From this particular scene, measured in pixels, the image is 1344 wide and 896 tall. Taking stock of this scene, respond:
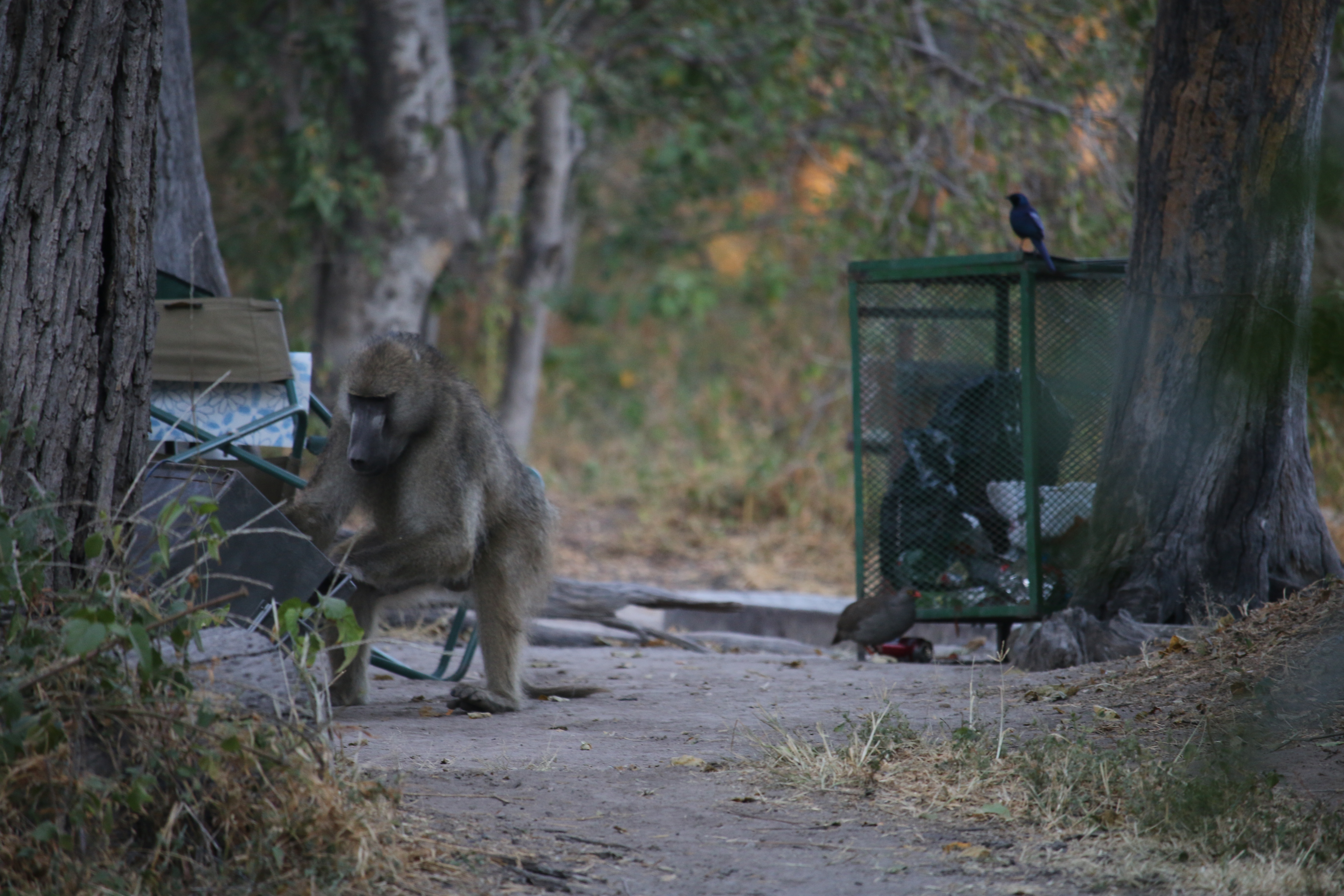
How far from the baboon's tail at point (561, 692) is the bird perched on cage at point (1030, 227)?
2.58 m

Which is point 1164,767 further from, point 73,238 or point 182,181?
point 182,181

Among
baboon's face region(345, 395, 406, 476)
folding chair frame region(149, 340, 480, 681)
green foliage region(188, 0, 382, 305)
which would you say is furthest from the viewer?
green foliage region(188, 0, 382, 305)

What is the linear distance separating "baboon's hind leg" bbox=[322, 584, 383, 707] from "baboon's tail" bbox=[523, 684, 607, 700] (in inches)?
23.2

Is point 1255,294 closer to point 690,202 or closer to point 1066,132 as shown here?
point 1066,132

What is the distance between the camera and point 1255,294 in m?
1.69

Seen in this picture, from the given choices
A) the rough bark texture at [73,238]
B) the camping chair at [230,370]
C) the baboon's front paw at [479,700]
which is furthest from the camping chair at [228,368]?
the rough bark texture at [73,238]

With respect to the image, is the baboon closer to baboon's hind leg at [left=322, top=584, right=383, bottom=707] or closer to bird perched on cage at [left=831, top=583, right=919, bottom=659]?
baboon's hind leg at [left=322, top=584, right=383, bottom=707]

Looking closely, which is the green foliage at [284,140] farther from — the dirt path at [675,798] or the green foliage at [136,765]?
the green foliage at [136,765]

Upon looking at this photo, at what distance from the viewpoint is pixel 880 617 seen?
5.73 m

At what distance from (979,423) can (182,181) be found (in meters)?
3.62

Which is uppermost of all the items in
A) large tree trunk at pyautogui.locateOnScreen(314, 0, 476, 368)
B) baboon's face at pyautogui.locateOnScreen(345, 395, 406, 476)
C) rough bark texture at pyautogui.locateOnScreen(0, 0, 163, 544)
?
large tree trunk at pyautogui.locateOnScreen(314, 0, 476, 368)

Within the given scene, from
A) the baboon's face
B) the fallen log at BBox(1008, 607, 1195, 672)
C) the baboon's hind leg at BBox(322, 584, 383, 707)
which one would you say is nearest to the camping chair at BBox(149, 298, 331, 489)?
the baboon's face

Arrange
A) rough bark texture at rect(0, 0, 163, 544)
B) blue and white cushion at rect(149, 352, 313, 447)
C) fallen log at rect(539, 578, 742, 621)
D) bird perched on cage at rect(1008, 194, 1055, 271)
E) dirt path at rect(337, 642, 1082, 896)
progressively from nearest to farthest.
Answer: dirt path at rect(337, 642, 1082, 896), rough bark texture at rect(0, 0, 163, 544), blue and white cushion at rect(149, 352, 313, 447), bird perched on cage at rect(1008, 194, 1055, 271), fallen log at rect(539, 578, 742, 621)

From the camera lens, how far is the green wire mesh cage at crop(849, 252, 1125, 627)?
219 inches
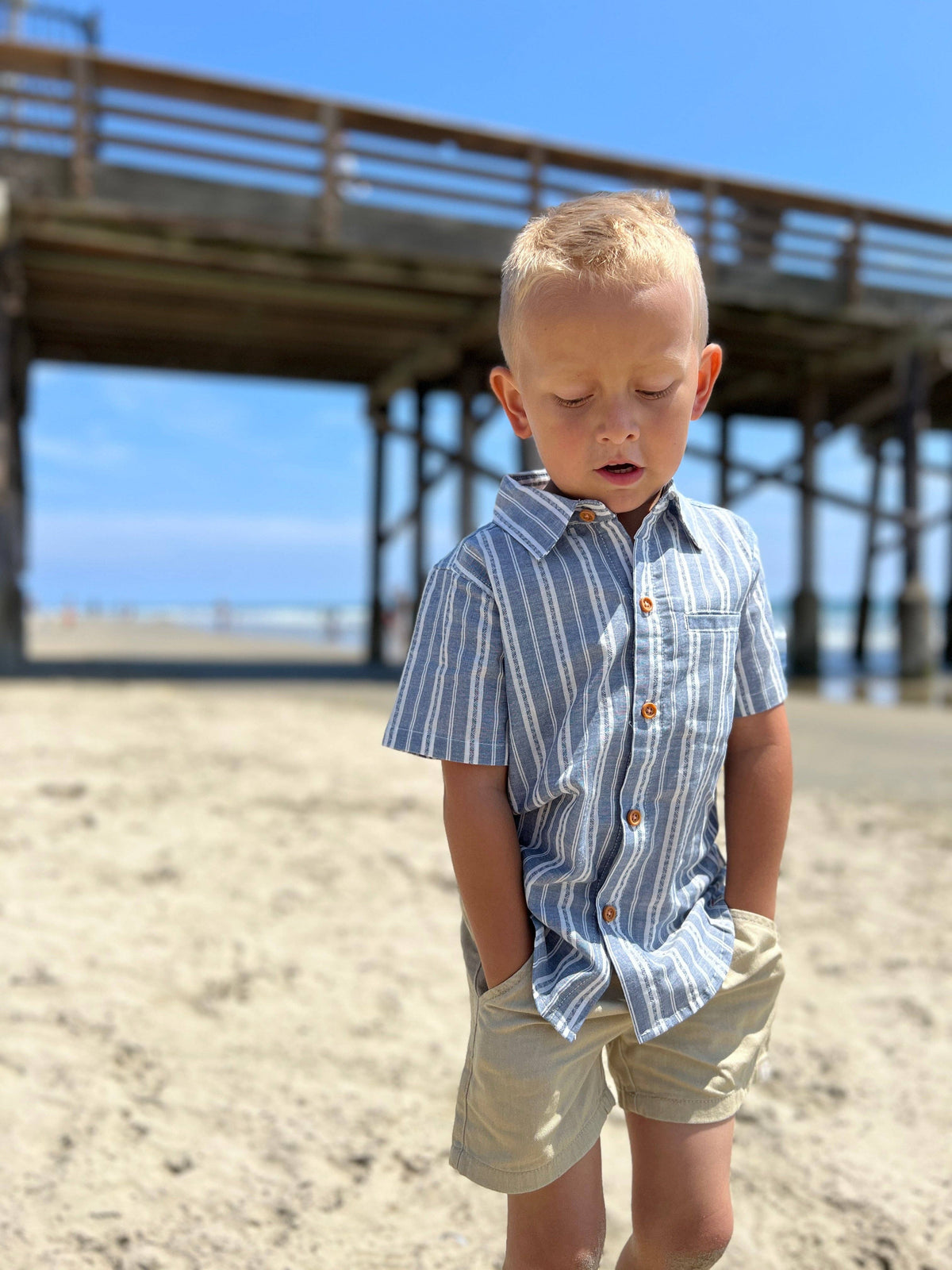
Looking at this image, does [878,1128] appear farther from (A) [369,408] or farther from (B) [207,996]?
(A) [369,408]

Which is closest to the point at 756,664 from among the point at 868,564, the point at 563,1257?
the point at 563,1257

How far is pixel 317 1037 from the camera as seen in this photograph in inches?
106

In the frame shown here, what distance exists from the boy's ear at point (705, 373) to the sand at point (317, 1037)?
5.22 ft

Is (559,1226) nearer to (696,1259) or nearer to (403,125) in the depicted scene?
(696,1259)

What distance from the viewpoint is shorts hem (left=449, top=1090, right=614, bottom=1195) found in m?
1.32

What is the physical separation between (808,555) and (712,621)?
11.8m

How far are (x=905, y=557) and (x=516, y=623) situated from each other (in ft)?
38.0

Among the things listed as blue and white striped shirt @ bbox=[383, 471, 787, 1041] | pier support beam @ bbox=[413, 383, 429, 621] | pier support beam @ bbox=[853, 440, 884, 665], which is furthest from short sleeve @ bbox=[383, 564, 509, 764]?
pier support beam @ bbox=[853, 440, 884, 665]

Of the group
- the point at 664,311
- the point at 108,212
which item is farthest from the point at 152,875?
the point at 108,212

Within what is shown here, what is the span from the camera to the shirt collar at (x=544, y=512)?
4.52ft

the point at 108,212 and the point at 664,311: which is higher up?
the point at 108,212

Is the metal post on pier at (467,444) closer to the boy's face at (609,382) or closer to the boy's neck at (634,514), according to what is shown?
the boy's neck at (634,514)

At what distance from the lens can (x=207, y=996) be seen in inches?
113

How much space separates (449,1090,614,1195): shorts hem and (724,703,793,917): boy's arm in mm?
385
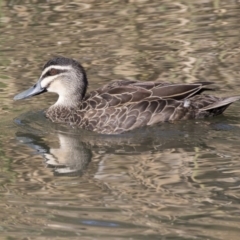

**Exercise task**
Retype the entries verbatim, beginning at the line that contains "Is the metal" and continuing through the final line of the entries, leaving out any pictures.

**Exercise solution**
Is the metal post on pier at (467,444) closer to the boy's face at (609,382) or closer to the boy's neck at (634,514), according to what is shown?
the boy's neck at (634,514)

At what distance from the lens can (x=207, y=996) be seen in inches?
113

How much space separates (449,1090,614,1195): shorts hem and (724,703,793,917): boy's arm in mm?
385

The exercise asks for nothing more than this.